Building a Topic Model Pipeline for Turkish Social Media Text
Working with Turkish text for topic modeling surfaces a few problems that don't show up as often in English-language NLP work. This post walks through the preprocessing decisions that mattered most and how three topic modeling approaches compared on the same dataset.
Why preprocessing takes longer than modeling
Turkish is agglutinative — a single root can carry many suffixes for case, tense, and possession. Without proper lemmatization, a topic model sees teknoloji, teknolojiyi, and teknolojisinin as three unrelated tokens instead of one concept. That fragments topics and makes them harder to interpret.

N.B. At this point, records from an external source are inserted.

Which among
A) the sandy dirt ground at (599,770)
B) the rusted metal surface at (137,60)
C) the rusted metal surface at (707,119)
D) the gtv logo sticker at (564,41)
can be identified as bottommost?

Zeyrek, a morphological analyzer for Turkish, handles this reasonably well but isn't perfect — ambiguous roots sometimes resolve to the wrong lemma, especially in informal, social-media-style text full of abbreviations and slang.
Comparing LDA, NMF, and BERTopic
Three approaches were tried on the same cleaned corpus:
- LDA produced coherent topics but required careful tuning of the number of topics; too few merged distinct themes, too many fragmented a single theme across clusters.
- NMF converged faster and gave slightly more interpretable topics for this dataset, likely because the term-document matrix was already fairly sparse after aggressive stopword removal.
- BERTopic handled short, informal posts better than either classical method, since it clusters on sentence embeddings rather than raw term frequency — but it's considerably more expensive to run at scale.
What I'd do differently next time
Spend more time validating the lemmatizer's output on a sample before running it across the full corpus. A handful of systematic lemmatization errors early on quietly degraded topic quality in ways that only became obvious after several modeling iterations.